#### [Task brief]
Print the entries below in their entirety, exactly as they are written.

::: Material shown :::

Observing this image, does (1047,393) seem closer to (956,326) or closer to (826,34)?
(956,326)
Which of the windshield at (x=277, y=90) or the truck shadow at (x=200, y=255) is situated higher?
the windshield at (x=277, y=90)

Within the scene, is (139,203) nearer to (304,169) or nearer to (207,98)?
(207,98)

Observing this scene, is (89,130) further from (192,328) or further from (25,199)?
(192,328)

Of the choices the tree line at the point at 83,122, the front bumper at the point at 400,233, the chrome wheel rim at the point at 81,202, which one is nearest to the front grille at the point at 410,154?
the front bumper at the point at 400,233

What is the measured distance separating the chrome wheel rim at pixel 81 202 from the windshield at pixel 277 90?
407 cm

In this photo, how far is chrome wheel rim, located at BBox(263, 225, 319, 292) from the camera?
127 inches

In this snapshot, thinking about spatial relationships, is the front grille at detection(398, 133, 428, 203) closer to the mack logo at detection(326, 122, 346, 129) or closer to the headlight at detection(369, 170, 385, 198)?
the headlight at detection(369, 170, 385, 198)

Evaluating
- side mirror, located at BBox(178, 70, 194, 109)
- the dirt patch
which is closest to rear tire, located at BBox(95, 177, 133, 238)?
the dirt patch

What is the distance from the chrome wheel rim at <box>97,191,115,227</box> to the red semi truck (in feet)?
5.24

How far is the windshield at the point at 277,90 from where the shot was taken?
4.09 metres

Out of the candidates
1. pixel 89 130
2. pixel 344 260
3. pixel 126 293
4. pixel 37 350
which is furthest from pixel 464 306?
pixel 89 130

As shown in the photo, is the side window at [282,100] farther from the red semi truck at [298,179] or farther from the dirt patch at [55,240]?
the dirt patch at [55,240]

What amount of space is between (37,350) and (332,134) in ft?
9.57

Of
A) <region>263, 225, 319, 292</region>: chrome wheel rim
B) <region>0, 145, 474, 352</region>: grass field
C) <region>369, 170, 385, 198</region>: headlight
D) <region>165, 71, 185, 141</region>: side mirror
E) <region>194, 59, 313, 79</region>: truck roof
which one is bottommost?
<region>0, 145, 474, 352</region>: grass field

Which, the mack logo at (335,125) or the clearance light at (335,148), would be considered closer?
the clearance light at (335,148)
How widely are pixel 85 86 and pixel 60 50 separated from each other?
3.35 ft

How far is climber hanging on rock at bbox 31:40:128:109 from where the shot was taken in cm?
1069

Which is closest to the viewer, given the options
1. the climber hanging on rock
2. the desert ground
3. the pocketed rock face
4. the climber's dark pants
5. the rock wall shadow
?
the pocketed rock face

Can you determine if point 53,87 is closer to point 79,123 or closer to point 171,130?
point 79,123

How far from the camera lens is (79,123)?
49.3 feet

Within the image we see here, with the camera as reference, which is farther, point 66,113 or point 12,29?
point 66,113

:::

#### [Exercise answer]
Observing this image, does (1047,393) seem closer to (956,326) or closer to (826,34)?
(956,326)
Which of the windshield at (x=277, y=90) or the truck shadow at (x=200, y=255) is situated higher?
the windshield at (x=277, y=90)

Within the scene, is (139,203) nearer to (304,169) or nearer to (207,98)?
(207,98)

Observing this scene, is (89,130) further from (192,328) or further from (25,199)?
(192,328)

Of the choices the tree line at the point at 83,122, the front bumper at the point at 400,233, the chrome wheel rim at the point at 81,202, which one is nearest to the front grille at the point at 410,154?
the front bumper at the point at 400,233

What is the measured distance separating the chrome wheel rim at pixel 81 202 from the windshield at pixel 277 90?
407 cm

In this photo, how far is chrome wheel rim, located at BBox(263, 225, 319, 292) from the camera?
127 inches

In this snapshot, thinking about spatial relationships, is the front grille at detection(398, 133, 428, 203) closer to the mack logo at detection(326, 122, 346, 129) or closer to the headlight at detection(369, 170, 385, 198)?
the headlight at detection(369, 170, 385, 198)

Evaluating
- side mirror, located at BBox(178, 70, 194, 109)
- the dirt patch
which is closest to rear tire, located at BBox(95, 177, 133, 238)?
the dirt patch

What is the distance from the chrome wheel rim at <box>97,191,115,227</box> to the red semi truck (in feet)?
5.24

How far is the windshield at the point at 277,90 from where the shot was taken?
4.09 metres

Out of the candidates
1. pixel 89 130
2. pixel 344 260
3. pixel 126 293
4. pixel 37 350
which is furthest from pixel 464 306?
pixel 89 130

As shown in the photo, is the side window at [282,100] farther from the red semi truck at [298,179] or farther from the dirt patch at [55,240]?
the dirt patch at [55,240]

What amount of space is between (37,350) and (332,134) in ft?
9.57

Of
A) <region>263, 225, 319, 292</region>: chrome wheel rim
B) <region>0, 145, 474, 352</region>: grass field
C) <region>369, 170, 385, 198</region>: headlight
D) <region>165, 71, 185, 141</region>: side mirror
E) <region>194, 59, 313, 79</region>: truck roof
which one is bottommost?
<region>0, 145, 474, 352</region>: grass field

Which, the mack logo at (335,125) or the clearance light at (335,148), would be considered closer?
the clearance light at (335,148)
How widely are pixel 85 86 and pixel 60 50 separated from each other?
3.35 ft

How far is climber hanging on rock at bbox 31:40:128:109 from where the shot was taken in cm?
1069

Which is closest to the viewer, given the options
1. the climber hanging on rock
2. the desert ground
3. the pocketed rock face
4. the climber's dark pants
5. the rock wall shadow
?
the pocketed rock face

Can you determine if point 53,87 is closer to point 79,123 or closer to point 171,130?
point 79,123

How far from the camera lens is (79,123)?
49.3 feet

Within the image we see here, with the camera as reference, which is farther, point 66,113 or point 12,29?
point 66,113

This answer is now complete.